After Shammah’s burial, when relatives were searching in one of her handbags, they found some STI medication, which suggested she had suffered sexually transmitted infections, possibly from her husband. Although Shammah said at one time that she had seen some signs of plunging herself into danger, she never thought she would die of an HIV/AIDs-related illness.

The hardest and most shocking part came five months after Shammah was laid to rest at the Leopard Hill Cemetery, when her husband resurfaced, wanting to have Kenan.

Kenan was now a big boy. Thank God, when he was taken for an HIV test, it proved negative. Shammah’s husband appeared and claimed the child. After hesitation, Shammah’s family forgave him after he paid an admission-of-guilt fee of ZMK200,000 (Zambian kwacha), the equivalent of US$500 or more than Php20,000. [Editor’s note: the Gross National Income (GNI) of Zambia in 2002 was $330 per capita, that of the USA $35,060 and that of the Philippines $1,020. Source: The World Guide, New Internationalist Publications Ltd, 2005.] He was forgiven and given custody of the child.
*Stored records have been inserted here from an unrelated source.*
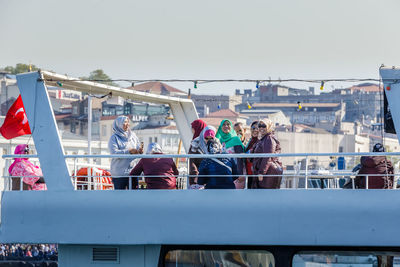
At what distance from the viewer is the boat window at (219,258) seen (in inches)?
335

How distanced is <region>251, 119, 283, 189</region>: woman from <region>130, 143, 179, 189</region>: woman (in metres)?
0.94

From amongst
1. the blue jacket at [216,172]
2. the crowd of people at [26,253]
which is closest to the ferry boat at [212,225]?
the blue jacket at [216,172]

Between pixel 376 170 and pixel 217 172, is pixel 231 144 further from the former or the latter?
pixel 376 170

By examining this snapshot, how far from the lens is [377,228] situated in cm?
839

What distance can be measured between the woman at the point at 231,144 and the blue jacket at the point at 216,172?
1.09 feet

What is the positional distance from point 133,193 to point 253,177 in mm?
1302

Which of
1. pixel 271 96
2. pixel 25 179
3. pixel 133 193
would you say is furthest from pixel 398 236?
pixel 271 96

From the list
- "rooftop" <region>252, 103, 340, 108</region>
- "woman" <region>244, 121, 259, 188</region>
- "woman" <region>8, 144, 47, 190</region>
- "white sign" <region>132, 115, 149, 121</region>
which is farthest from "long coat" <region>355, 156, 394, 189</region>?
"rooftop" <region>252, 103, 340, 108</region>

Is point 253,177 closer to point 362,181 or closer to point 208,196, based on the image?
point 208,196

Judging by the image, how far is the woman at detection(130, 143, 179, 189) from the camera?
9344mm

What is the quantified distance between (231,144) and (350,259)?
7.91 ft

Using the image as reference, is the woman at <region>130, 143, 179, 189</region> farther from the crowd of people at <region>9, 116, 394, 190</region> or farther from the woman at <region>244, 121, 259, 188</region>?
the woman at <region>244, 121, 259, 188</region>

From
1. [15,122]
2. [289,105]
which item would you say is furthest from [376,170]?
[289,105]

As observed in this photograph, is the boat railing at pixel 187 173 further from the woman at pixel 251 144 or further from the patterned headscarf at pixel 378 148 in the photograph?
the woman at pixel 251 144
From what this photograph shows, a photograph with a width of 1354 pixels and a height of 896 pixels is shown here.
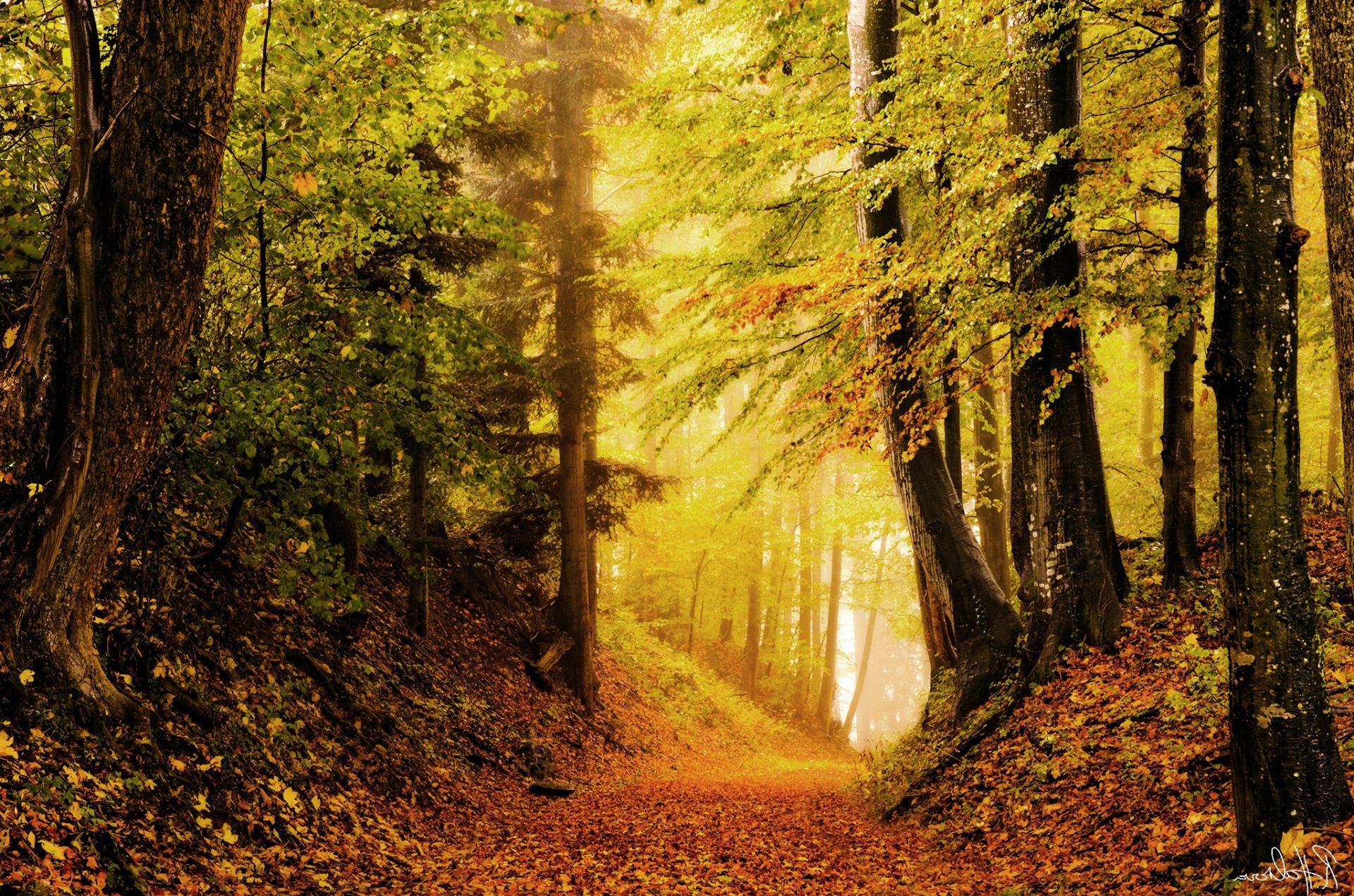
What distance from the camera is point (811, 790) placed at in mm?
10641

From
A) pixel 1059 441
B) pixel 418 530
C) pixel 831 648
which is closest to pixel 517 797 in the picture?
pixel 418 530

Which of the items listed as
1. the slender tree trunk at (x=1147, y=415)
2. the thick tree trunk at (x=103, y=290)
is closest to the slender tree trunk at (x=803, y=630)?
the slender tree trunk at (x=1147, y=415)

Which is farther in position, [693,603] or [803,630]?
[803,630]

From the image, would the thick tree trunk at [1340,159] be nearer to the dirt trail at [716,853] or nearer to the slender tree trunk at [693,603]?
the dirt trail at [716,853]

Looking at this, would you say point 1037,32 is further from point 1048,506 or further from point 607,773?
point 607,773

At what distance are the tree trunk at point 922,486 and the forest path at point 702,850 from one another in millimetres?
1955

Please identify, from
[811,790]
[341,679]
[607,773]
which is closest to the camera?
[341,679]

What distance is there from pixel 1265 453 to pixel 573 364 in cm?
1081

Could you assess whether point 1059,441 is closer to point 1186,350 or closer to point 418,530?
point 1186,350

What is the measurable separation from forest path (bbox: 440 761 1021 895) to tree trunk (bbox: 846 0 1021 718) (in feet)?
6.41

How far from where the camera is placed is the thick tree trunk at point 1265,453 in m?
3.74

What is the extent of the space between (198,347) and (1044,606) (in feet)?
24.8

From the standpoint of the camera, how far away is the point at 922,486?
8664mm

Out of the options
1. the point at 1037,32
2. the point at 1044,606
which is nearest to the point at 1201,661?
the point at 1044,606
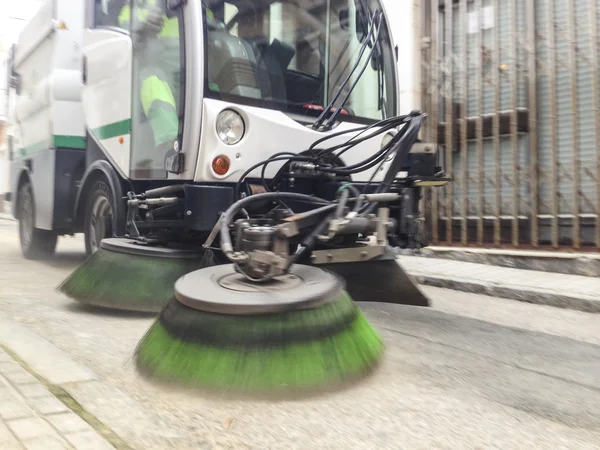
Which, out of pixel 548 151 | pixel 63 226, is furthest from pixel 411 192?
pixel 63 226

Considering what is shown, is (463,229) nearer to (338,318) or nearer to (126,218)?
(126,218)

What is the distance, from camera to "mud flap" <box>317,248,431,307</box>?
4461 mm

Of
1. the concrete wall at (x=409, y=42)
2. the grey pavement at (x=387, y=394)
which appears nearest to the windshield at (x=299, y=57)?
the grey pavement at (x=387, y=394)

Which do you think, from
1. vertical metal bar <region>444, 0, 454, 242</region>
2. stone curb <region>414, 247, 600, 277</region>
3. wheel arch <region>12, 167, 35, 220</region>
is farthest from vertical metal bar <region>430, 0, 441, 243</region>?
wheel arch <region>12, 167, 35, 220</region>

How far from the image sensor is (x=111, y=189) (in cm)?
495

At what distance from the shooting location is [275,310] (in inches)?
99.3

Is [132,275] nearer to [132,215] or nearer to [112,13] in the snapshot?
[132,215]

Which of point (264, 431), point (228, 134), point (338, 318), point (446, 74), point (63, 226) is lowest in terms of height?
point (264, 431)

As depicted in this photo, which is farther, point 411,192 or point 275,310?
point 411,192

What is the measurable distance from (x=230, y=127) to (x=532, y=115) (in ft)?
15.6

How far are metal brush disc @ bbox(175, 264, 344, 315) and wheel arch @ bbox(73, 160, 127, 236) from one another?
1934 millimetres

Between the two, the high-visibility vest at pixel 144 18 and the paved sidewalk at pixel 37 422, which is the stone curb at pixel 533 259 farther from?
the paved sidewalk at pixel 37 422

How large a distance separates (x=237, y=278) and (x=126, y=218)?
208cm

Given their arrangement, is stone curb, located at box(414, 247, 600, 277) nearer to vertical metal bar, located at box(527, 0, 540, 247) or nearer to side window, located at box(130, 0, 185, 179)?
vertical metal bar, located at box(527, 0, 540, 247)
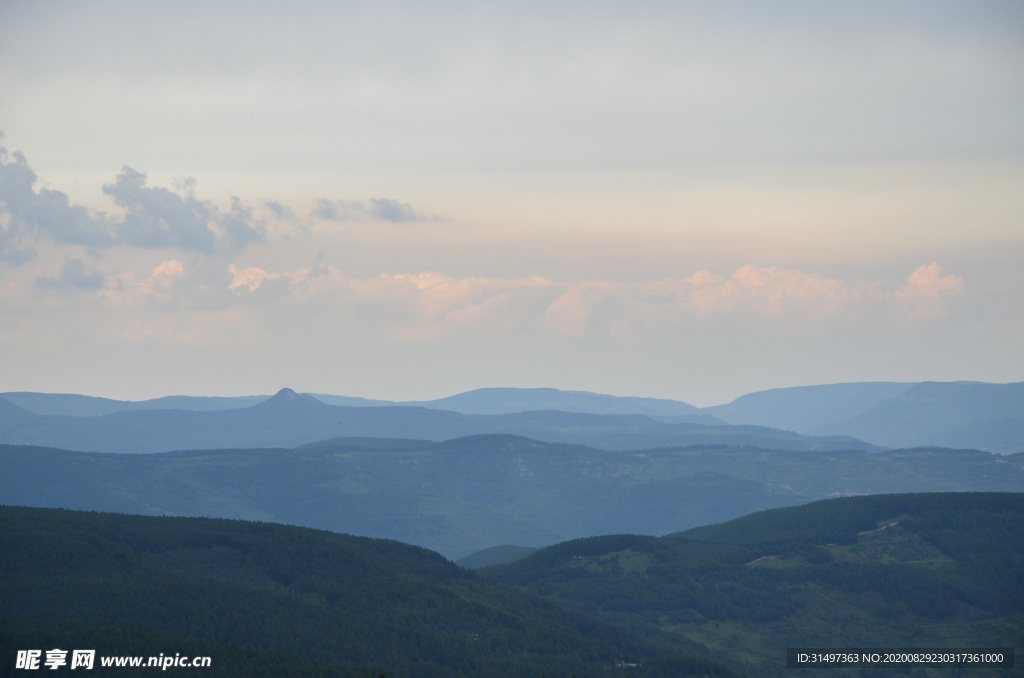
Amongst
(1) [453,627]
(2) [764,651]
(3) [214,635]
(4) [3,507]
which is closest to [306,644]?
(3) [214,635]

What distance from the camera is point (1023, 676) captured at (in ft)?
545

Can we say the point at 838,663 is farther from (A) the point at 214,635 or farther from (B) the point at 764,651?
(A) the point at 214,635

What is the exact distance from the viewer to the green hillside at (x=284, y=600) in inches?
5477

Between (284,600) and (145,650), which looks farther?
(284,600)

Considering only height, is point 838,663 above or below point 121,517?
below

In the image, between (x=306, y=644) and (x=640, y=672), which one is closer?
(x=306, y=644)

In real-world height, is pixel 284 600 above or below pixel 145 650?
above

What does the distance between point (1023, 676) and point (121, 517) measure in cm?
17849

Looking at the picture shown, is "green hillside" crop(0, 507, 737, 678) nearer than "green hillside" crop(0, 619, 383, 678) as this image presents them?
No

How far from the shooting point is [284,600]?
157 meters

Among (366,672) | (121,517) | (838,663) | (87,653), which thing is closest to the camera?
(87,653)

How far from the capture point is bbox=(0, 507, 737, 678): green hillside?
13912cm

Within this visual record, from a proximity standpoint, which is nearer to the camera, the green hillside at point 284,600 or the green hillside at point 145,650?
the green hillside at point 145,650

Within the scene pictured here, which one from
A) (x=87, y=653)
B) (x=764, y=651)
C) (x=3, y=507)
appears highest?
(x=3, y=507)
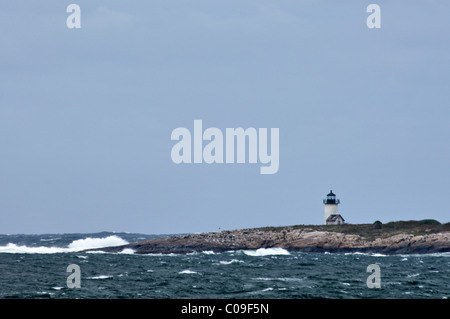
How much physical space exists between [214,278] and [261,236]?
61577 millimetres

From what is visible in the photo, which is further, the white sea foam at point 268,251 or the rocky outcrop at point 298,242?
the rocky outcrop at point 298,242

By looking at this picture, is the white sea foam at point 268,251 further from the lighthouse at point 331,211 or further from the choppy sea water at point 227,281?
the choppy sea water at point 227,281

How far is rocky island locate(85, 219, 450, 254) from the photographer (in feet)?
360

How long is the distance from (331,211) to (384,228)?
11.1m

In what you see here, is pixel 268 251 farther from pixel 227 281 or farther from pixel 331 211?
pixel 227 281

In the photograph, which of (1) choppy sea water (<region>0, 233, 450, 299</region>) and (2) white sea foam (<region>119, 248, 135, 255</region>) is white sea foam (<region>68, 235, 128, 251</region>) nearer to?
(2) white sea foam (<region>119, 248, 135, 255</region>)

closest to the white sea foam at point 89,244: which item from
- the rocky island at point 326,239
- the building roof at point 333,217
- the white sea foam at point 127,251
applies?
the rocky island at point 326,239

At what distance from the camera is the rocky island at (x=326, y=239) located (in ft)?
360

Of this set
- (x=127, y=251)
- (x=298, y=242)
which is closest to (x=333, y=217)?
(x=298, y=242)

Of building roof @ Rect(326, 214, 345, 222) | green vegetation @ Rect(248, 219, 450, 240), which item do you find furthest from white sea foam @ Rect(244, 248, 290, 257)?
building roof @ Rect(326, 214, 345, 222)

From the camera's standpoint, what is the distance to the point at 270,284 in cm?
5431
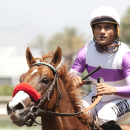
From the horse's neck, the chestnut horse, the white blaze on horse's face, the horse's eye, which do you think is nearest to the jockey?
the chestnut horse

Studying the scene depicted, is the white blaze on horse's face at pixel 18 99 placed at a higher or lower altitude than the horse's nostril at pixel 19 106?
higher

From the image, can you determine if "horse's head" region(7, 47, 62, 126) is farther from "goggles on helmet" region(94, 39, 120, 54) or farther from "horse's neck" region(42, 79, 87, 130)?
"goggles on helmet" region(94, 39, 120, 54)

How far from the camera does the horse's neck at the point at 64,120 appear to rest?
11.3 ft

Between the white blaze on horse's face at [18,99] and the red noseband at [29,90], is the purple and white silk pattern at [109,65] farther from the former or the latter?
the white blaze on horse's face at [18,99]

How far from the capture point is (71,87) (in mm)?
3709

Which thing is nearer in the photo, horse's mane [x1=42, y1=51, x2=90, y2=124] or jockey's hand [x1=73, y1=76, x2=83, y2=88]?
horse's mane [x1=42, y1=51, x2=90, y2=124]

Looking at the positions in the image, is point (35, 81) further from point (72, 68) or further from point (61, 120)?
point (72, 68)

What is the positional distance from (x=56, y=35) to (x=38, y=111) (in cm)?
5629

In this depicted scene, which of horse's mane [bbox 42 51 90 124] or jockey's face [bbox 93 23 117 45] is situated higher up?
jockey's face [bbox 93 23 117 45]

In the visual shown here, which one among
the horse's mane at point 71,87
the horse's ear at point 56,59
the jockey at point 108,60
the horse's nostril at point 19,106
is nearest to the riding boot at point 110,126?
the jockey at point 108,60

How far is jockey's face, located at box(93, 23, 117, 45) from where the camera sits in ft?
13.4

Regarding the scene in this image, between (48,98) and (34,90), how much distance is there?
21 cm

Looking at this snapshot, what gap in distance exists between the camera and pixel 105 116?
3682mm

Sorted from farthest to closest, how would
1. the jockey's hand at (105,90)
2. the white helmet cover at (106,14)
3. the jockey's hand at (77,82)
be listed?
1. the white helmet cover at (106,14)
2. the jockey's hand at (77,82)
3. the jockey's hand at (105,90)
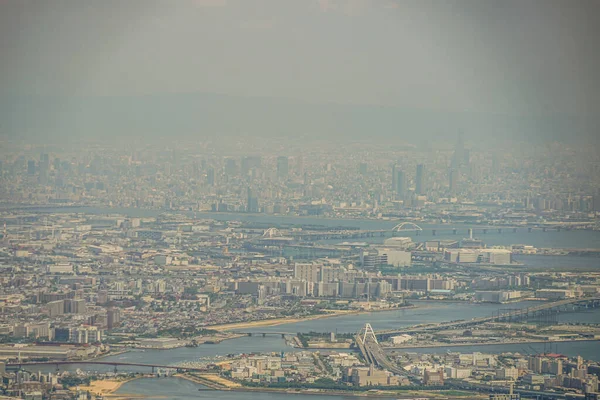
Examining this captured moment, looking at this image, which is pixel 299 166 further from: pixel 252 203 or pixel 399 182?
pixel 252 203

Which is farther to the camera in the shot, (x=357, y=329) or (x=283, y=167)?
(x=283, y=167)

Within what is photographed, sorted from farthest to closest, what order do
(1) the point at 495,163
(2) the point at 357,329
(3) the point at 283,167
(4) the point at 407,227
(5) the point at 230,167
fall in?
(3) the point at 283,167, (5) the point at 230,167, (1) the point at 495,163, (4) the point at 407,227, (2) the point at 357,329

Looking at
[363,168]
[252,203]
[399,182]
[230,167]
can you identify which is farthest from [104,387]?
[363,168]

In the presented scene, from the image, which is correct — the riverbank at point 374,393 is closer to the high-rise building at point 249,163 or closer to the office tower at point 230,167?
the office tower at point 230,167

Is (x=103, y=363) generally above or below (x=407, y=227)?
below

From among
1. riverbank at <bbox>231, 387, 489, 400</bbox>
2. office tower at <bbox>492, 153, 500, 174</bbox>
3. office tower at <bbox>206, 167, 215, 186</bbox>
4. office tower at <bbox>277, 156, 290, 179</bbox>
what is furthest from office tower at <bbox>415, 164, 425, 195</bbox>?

The other reason that caused them to let go of Kenan was that they didn’t have enough money to send him to school as he grew up.

Six months later Kenan died of a high fever.

When Mrs Banda went to the funeral she was amazed at the story of the mistreatment the young boy went through, how he was a victim of beatings by his father for failing to tell him where his stepmother had gone at times. He was oftentimes sent to buy beer for his father, despite heavy rain that caused his illness and eventually his death. The burial of Kenan marked the end of the unspoken domestic violence.

Shammah and Kenan now rest in silence with God. They are gone but their message of justice and peace are not forgotten.